## Problem
Reproduce every line of the data from the line containing "What is the distance" through the end of the data, inclusive. Change only the numbers in the answers (distances and coordinates): multiply each by 2.2 and round it to as many decimal places as it originally had, with halves rounded up. Leave the pictures out.

## Exercise material
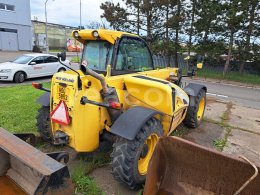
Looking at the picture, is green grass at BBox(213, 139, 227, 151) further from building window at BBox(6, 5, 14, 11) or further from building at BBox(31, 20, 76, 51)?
building at BBox(31, 20, 76, 51)

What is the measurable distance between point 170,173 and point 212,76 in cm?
1666

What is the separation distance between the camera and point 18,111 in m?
6.22

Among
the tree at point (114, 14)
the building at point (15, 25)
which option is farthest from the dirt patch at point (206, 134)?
the building at point (15, 25)

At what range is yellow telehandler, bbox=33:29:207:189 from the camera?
3.04 metres

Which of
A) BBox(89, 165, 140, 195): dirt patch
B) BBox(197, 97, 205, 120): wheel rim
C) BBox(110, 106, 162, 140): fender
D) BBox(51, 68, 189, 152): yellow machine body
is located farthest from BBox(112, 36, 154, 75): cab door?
BBox(197, 97, 205, 120): wheel rim

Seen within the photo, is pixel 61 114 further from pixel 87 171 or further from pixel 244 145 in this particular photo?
pixel 244 145

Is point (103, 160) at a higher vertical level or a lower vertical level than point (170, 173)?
lower

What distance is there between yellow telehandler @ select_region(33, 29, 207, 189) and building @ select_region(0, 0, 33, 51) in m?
29.4

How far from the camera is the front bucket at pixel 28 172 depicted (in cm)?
233

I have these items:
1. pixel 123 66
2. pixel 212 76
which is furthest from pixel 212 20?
pixel 123 66

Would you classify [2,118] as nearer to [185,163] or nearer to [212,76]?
[185,163]

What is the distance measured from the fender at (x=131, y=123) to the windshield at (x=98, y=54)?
1016mm

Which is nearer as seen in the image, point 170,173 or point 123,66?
point 170,173

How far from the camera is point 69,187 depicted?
8.37 feet
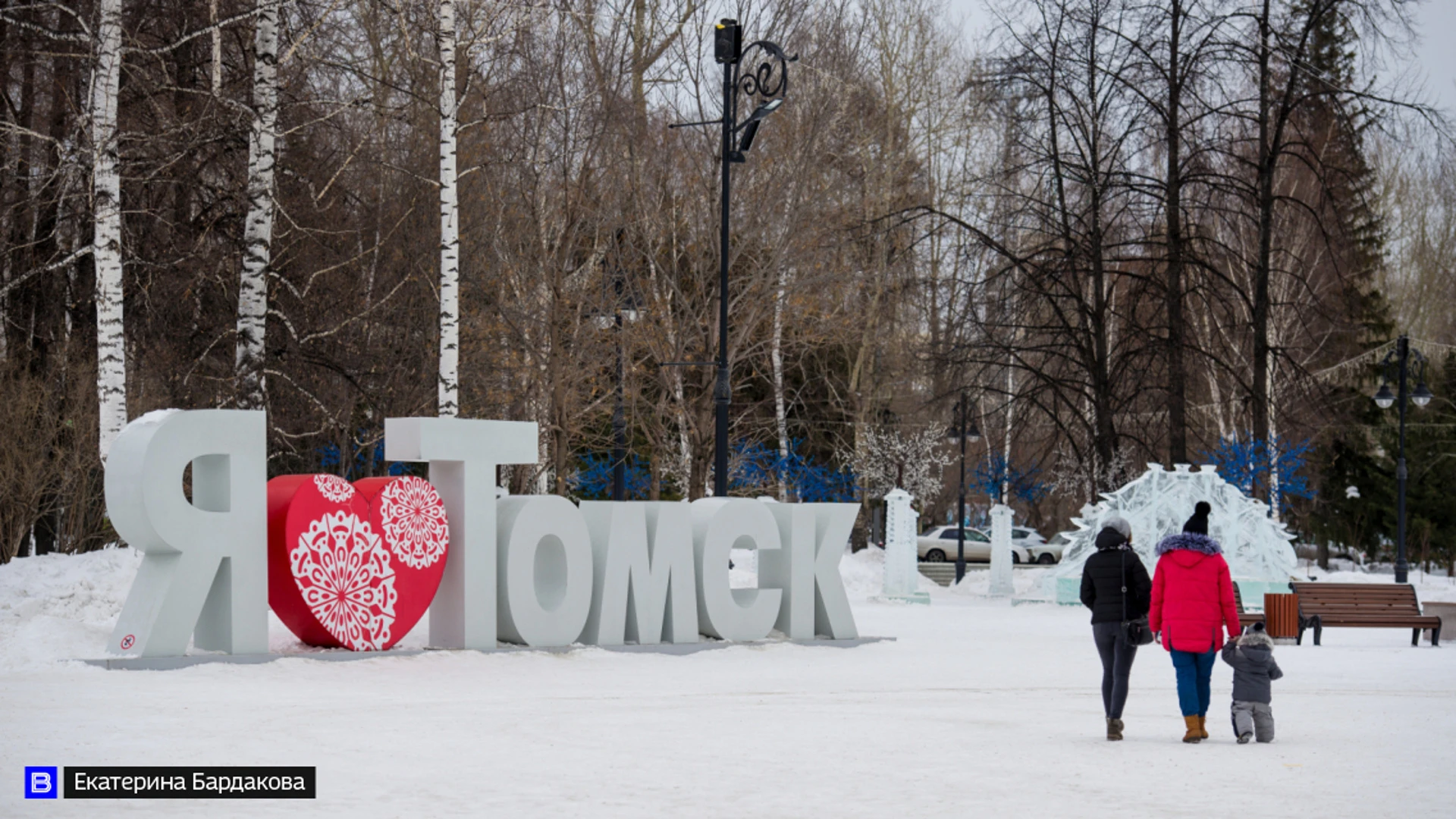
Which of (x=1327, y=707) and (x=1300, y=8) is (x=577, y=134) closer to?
(x=1300, y=8)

## The solution
What is the distance measured from the fender at (x=131, y=123) to the windshield at (x=98, y=54)?
2235mm

Which is nearer as seen in the image, point 170,173 or point 123,66?
point 374,381

How far from the camera is point 69,187 depicted?
18.41 feet
Which of (x=1327, y=707) and (x=1300, y=8) is (x=577, y=134) closer to?
(x=2860, y=18)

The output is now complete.